* CONSIGNE A
Répétez mot pour mot les huit lignes présentées après le texte, sans reprendre les images.

* TEXTE À LIRE
_ _ _ _ _
Ces expressions imagées illustrent bien l’inquiétude « d’avoir à sortir de son cocon protecteur pour confronter un extérieur inconnu7 » . C’est pour cette raison qu’Abhinivesa est considéré comme le plus profond de tous les Klesa, car la peur, l’anxiété peuvent altérer notre perception de la réalité et notre bien-être global.
Pour rétablir l’équilibre du cakra de la gorge et dissiper abhinivesa, certaines pratiques peuvent être utiles, telles que la méditation, la pratique du prânâyâma ujjayi, de jalandhara bandha. Le chant et le mantra sont également des pratiques puissantes pour équilibrer le cakra de la gorge. En récitant des mantra comme « Ham » ou « Hamsa« , on stimule l’énergie de ce cakra et on favorise la communication fluide.
_ _ _ _ _
* CONSIGNE B
Reproduisez fidèlement un passage du texte sur abhinivesa : commencez aux mots « Ces expressions imagées » et arrêtez-vous après « notre bien-être global. ».
_ _ _ _ _
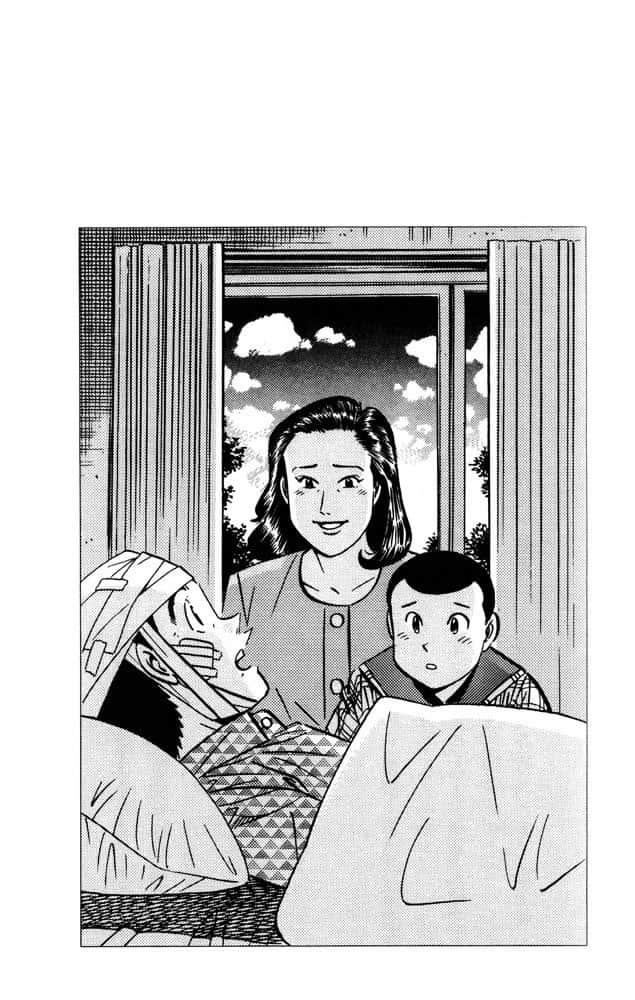 将太的寿司 挑战笹寿司四大天王小说插图（12）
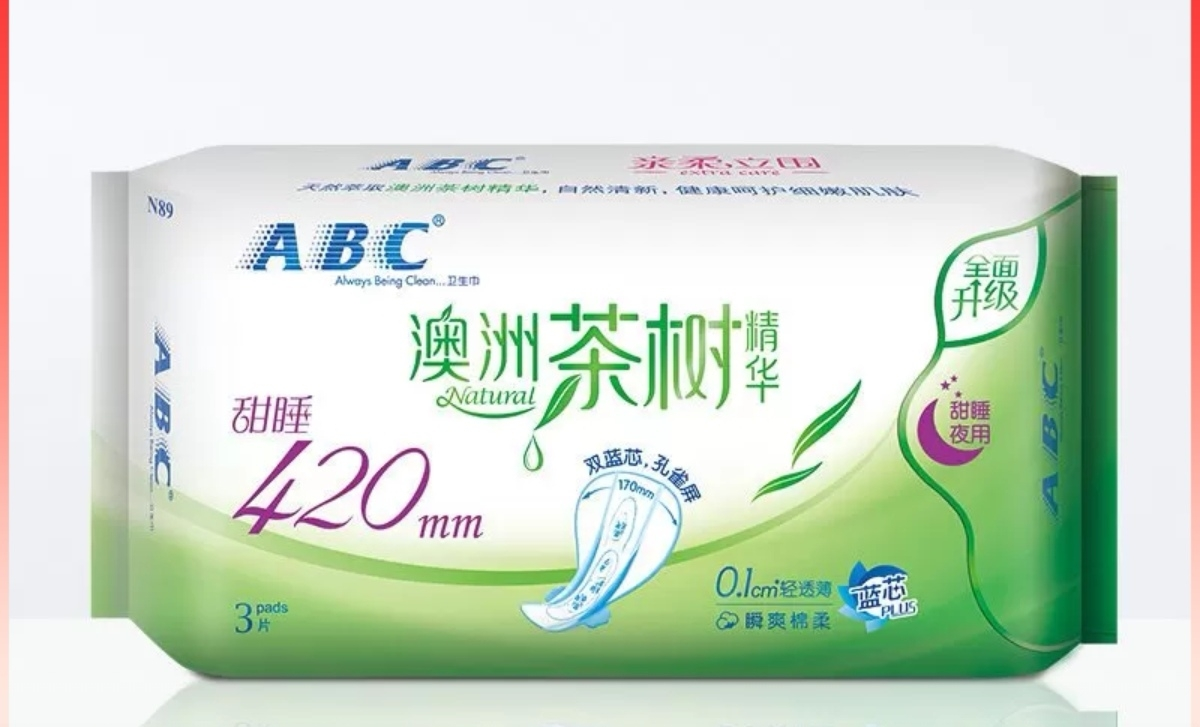 ABC卫生巾超长甜睡夜用棉柔茶树精华卫生巾420mm*3片*6包晒单图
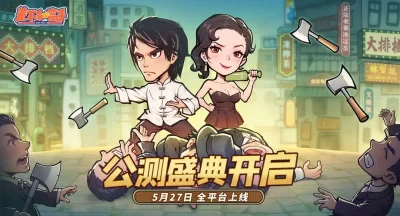 动物花店兑换码最新礼包大全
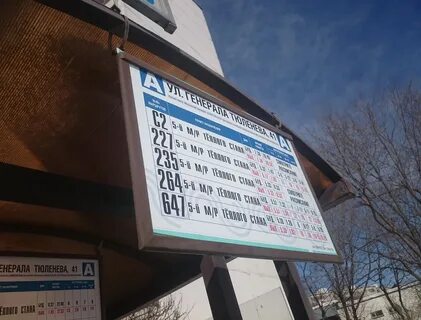 Остановки автобуса номер 25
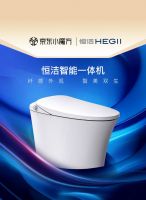 恒洁又出新品，智能科技与健康家居理念完美融合！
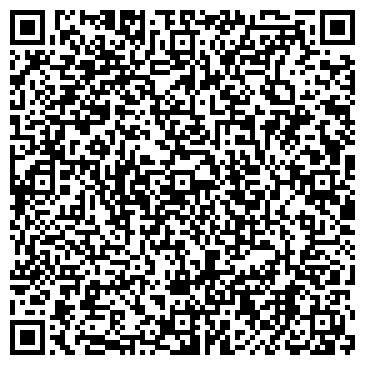 QR-код с контактной информацией организации «Державный»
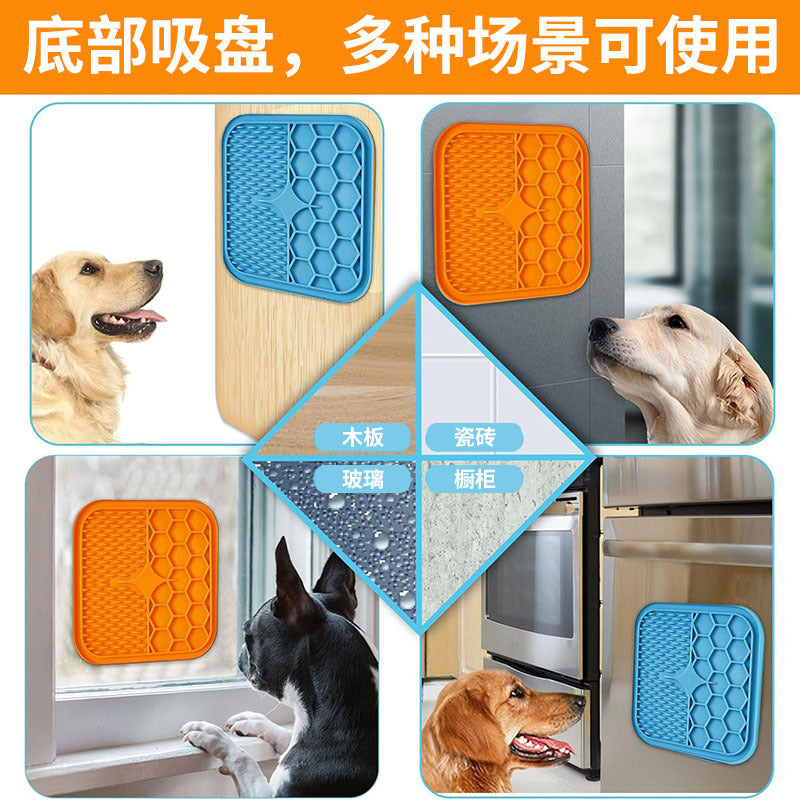 Spot wholesale candy color pet silicone licking mat with suction cup portable food grade silicone cat and dog licking mat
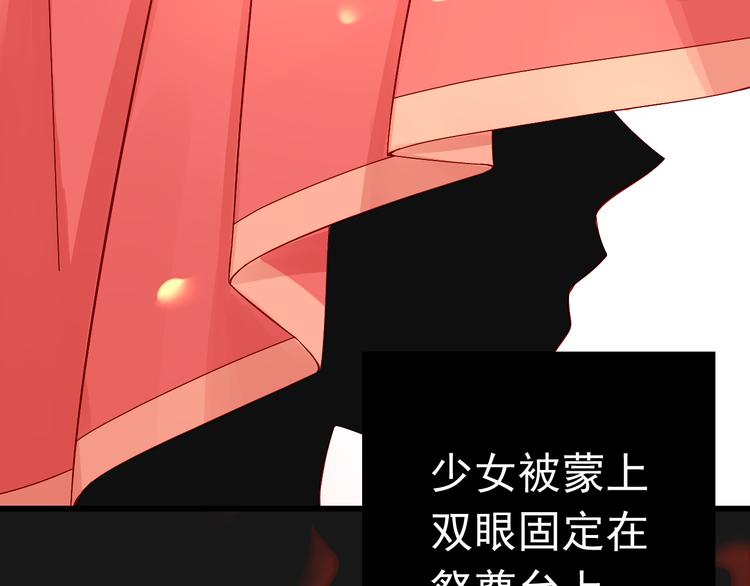 第15话 不得已而为之15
_ _ _ _ _
* RÉPONSE A
 将太的寿司 挑战笹寿司四大天王小说插图（12）
 ABC卫生巾超长甜睡夜用棉柔茶树精华卫生巾420mm*3片*6包晒单图
 动物花店兑换码最新礼包大全
 Остановки автобуса номер 25
 恒洁又出新品，智能科技与健康家居理念完美融合！
 QR-код с контактной информацией организации «Державный»
 Spot wholesale candy color pet silicone licking mat with suction cup portable food grade silicone cat and dog licking mat
 第15话 不得已而为之15

* RÉPONSE B
Ces expressions imagées illustrent bien l’inquiétude « d’avoir à sortir de son cocon protecteur pour confronter un extérieur inconnu7 » . C’est pour cette raison qu’Abhinivesa est considéré comme le plus profond de tous les Klesa, car la peur, l’anxiété peuvent altérer notre perception de la réalité et notre bien-être global.